Snip, snip. A clump of hair comes away in my hand floating through my fingers to the surf below. It is finally time. A year ago when I decided to do SEA semester this moment in time formed. And now, standing at the stern of “Mama Seamans” I am cutting off the blanket, the veil, the struggle, the joy, the growth, the perceptions of others, the HAIR.

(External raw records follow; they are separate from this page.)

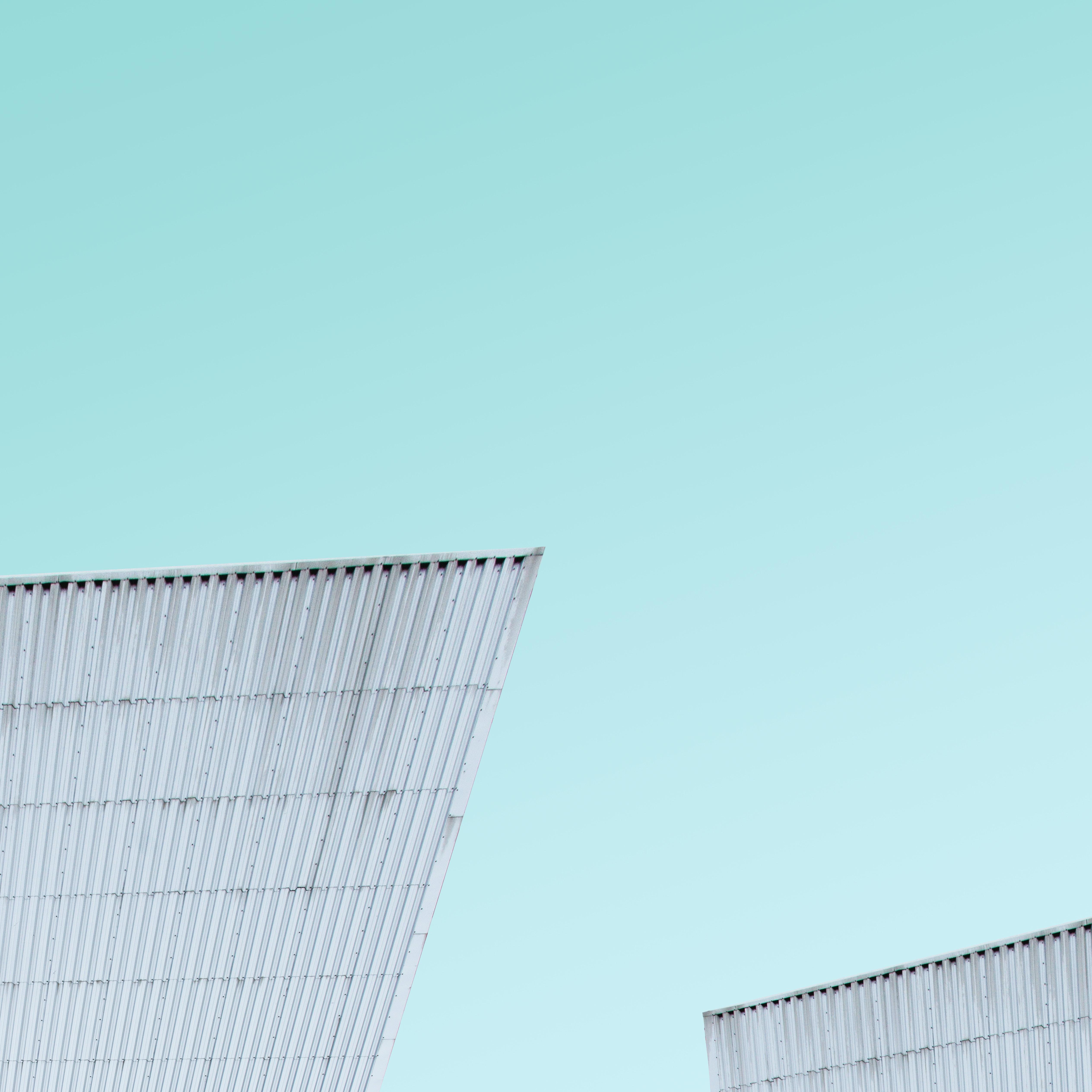 closeup photo of gray sheet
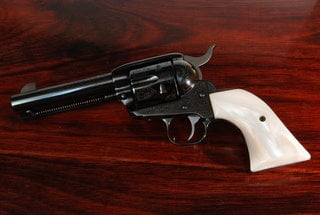 Ruger Blackhawk Classic Panel White Pearl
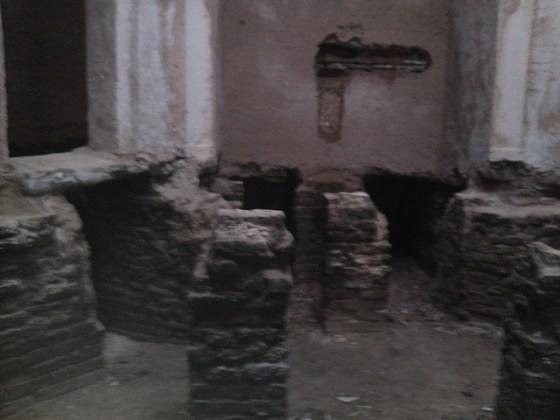 Hamam içerisinde sıva sökümü yapılarak sıhhi tesisattaki durum tespit edildi.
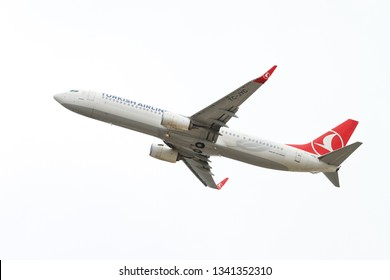 ISTANBUL, TURKEY - SEPTEMBER 30, 2018: Turkish Airlines Boeing 737-9F2ER (CN 40977) takes off from Istanbul Ataturk Airport. THY is the flag carrier of Turkey with 330 fleet size and 304 destinations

Hair. Hair has always held a lot of weight for people. The way you look defines a part of who you are. “Why would you cut your hair it’s so beautiful?” is a statement I usually get when I tell people my plans to shave my head. Why is it so important that I look beautiful? Who defines my beauty and why is that such an important part of me for others? My hair is my hair just like my body is my body and what I do with it is up to me. For so long I wasn’t able to see that. How others perceived me defined who I was and what they thought defined what I should and should not do. I delayed getting a pixie cut for three years because of others desires for me to keep my hair long. This time when I decided to shave my head what others thought was unimportant. I was going to shave my head on SEA semester and that was that.
So finally, the time has come. Today, Renee and I chopped all our hair off and tomorrow (when we have easy access to a plug) the rest will go as well. It is finally time to take back self-control, to make my own decisions. I am shaving my head to feel the freedom, vulnerability, and power of having only myself to call to with no hair or beauty standards to hide behind.
This is me but, only a small fraction of who I actually am.